Alıştırma:
Aşağıdaki eğitim konulu metinde "Fin eğitim sisteminde" ile "uygulamaları olduğunu düşünür." arasındaki bölümü, bu iki ifade de dahil olmak üzere hiç değiştirmeden yazın.

Verilen metin:
************

Tepeden, yandan, ortadan, içeriden veya dışarıdan bakabilirsiniz.
Ben size; dışarıdan Nobel Ödülü veren İsveç’den ve eğitim konusunda başarılı Finlandiya’dan bakmanızı öneriyorum.
Finlandiyalı çocukların okul yaşamı; düşük maliyetler, liyakatlı öğretmen, müfredatı basit , ilk altı yıl not yok, 6 saat okul ve yüksek akademik başarı.
Fin eğitim sisteminde okuma becerileri; bilim ve matematik okur yazarlığı kadar sosyal bilimler, görsel sanatlar, spor ve pratik becerilerin geliştirilmesi de önemli.
Finli öğretmenler de, ebeveynler de matematik veya fen derslerindeki soyut kavramları öğretmenin en iyi yolunun müzik, drama ya da spor uygulamaları olduğunu düşünür.
Fin kültürü, çocukların bağımsız yetişmesini önemsiyor. Çocuklarını okula getirip götüren, ders çalıştıran ebeveynler diye bir şey yok.
Eğitim “herkes için eşit imkanlar sağlamak” demek. Eşitlik kavramına, olağanüstü değer veriliyor. Tüm çocuklar zeka ve becerileri, ne olursa olsun AYNI sınıflarda okuyor.
★★★
Ülkemizde ki ‘EĞİTİM’ sistemine, çalışan öğretmenlerimizden gelen maillere bakalım:
Anadolu Üniversitesi İngilizce bölüm mezunu bir öğretmenimiz:
” Çalıştığım okulda dil öğretimine karşı yaşadığım en büyük sorun, öğrencilerin dile bakış açıları. Çoğu, yabancı dili gereksiz görüyor ve kendi hayatlarına dahil edemiyorlar.”
Gazi Antep’ de çalışan A. Bayram:
“Kendi üzerimden çocuklarımız hakkında örnekleme yaptım yol göstermesi açısından. Konu meslek lisesinden açıldı, bazı öğrencilerin bazı mesleklere özel ilgisi var. Ya da müziğe, resime, spora çok yetenekli çocuklarımız var. Çocuğumuzun en parlak zekâsını keşfedip, kendi hayâllerimizi bir kenara koyarak çocuklarımız için en doğru alana yönlendirme yapmalıyız diye düşünüyorum.
Sene 1996. Lise 1ʼdeyim. Ortaokul öncesi hazırlık sınıfında karar vermiştim İngilizce bölümünü seçmeye. Mayıs gelmiş, artık tercih yapacağız. Okul idaresinin yetkililerinden biri -ismi gerçekten lâzım değil- bana fen mi, matematik mi, sosyal mi seçeceksin diye sordu. Ben de, ‘Hiçbiri; beş yıl önce seçimimi yaptım, o da İngilizce.’ diye cevapladım. “Niye, sen geri zekalı mısın, fen ya da matematik yapamaz mısın?” diye dönüş yaptı bana. Daha ironik olan ise kendisinin de İngilizce öğretmeni olması ve okulun reklamının en çok dil üzerinden dönmesiydi. Bu anı benim için gerçekten unutulmazdı ve ben her ne kadar yersiz yere “onun aklınca” aşağılanmış olsam da kararımdan dönmeyeceğimi kendisine net bir şekilde söyledim ve o okuldan dil bölümü açılmadığı için ayrıldım. (O zamanlar Bimer, Cimer yoktu.Varsa da şikayet etmek ayıptı.)

************

Verilen bilgiler:
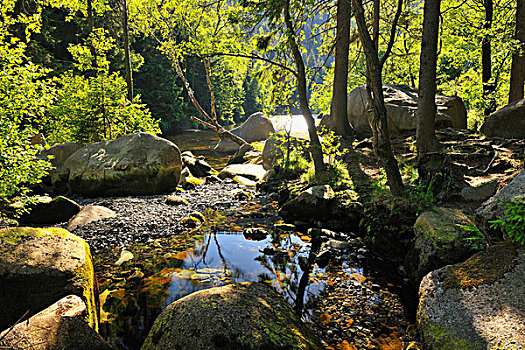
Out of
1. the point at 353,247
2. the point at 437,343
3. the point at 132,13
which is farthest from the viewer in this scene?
the point at 132,13

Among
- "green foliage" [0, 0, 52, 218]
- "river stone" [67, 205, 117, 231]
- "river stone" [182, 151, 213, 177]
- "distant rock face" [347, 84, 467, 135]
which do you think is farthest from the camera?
"river stone" [182, 151, 213, 177]

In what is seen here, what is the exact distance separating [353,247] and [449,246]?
201cm

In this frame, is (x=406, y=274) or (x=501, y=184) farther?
(x=501, y=184)

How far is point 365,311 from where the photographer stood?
4148mm

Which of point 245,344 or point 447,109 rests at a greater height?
point 447,109

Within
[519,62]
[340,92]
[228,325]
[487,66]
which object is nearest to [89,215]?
[228,325]

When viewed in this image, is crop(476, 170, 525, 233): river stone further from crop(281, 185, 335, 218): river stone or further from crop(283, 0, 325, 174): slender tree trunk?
crop(283, 0, 325, 174): slender tree trunk

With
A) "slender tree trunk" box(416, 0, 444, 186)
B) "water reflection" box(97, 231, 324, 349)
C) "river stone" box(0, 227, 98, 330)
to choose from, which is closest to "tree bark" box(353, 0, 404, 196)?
"slender tree trunk" box(416, 0, 444, 186)

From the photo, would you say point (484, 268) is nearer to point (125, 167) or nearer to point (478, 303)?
point (478, 303)

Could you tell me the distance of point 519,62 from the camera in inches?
394

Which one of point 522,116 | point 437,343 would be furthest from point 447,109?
point 437,343

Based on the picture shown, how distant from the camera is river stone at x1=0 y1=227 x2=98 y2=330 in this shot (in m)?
3.25

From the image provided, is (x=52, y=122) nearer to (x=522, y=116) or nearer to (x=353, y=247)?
(x=353, y=247)

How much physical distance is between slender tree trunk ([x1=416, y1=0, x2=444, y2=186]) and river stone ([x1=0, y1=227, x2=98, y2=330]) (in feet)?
20.2
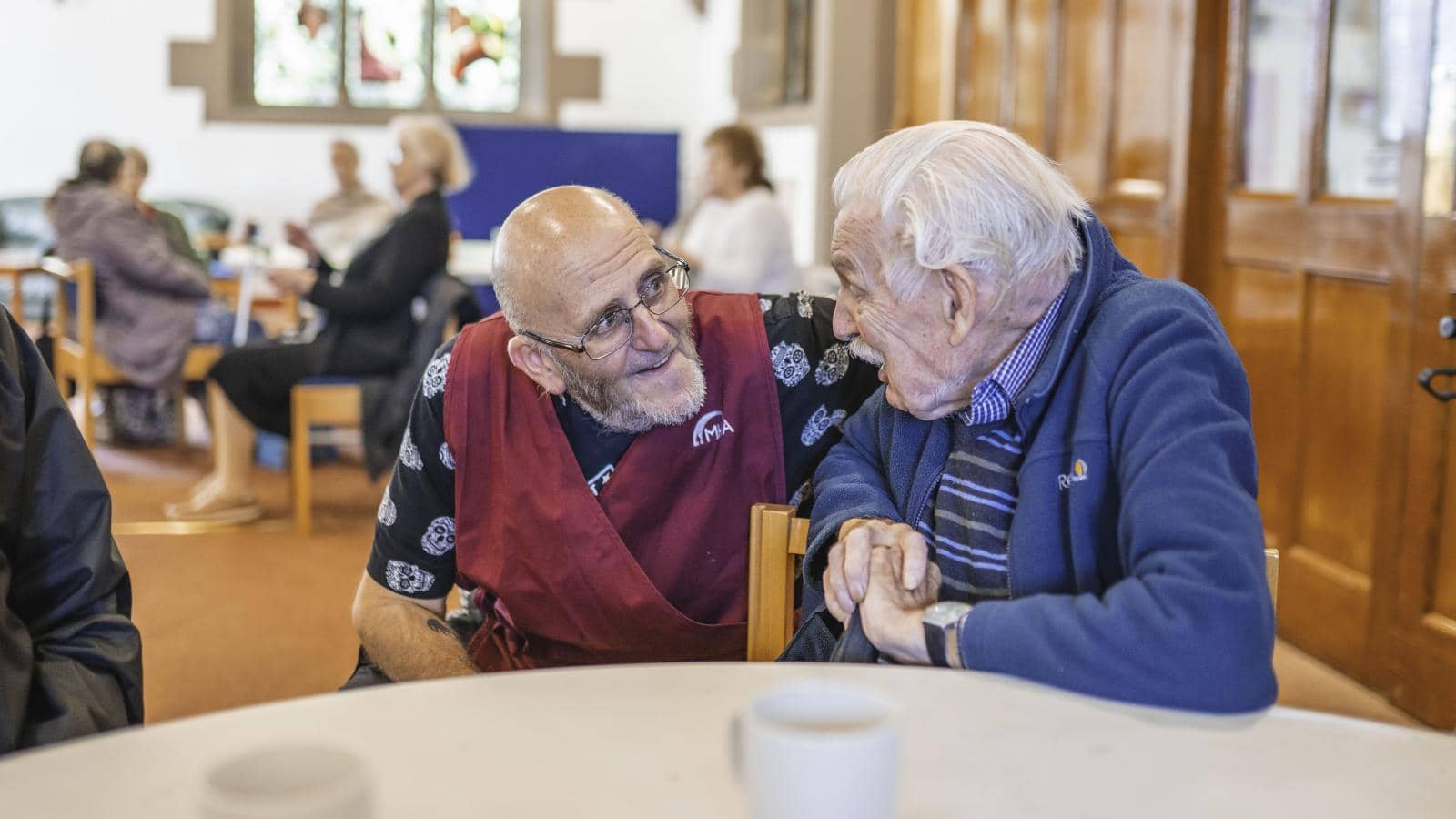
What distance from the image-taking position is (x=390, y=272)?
4547 millimetres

************

Sonuç:
Fin eğitim sisteminde okuma becerileri; bilim ve matematik okur yazarlığı kadar sosyal bilimler, görsel sanatlar, spor ve pratik becerilerin geliştirilmesi de önemli.
Finli öğretmenler de, ebeveynler de matematik veya fen derslerindeki soyut kavramları öğretmenin en iyi yolunun müzik, drama ya da spor uygulamaları olduğunu düşünür.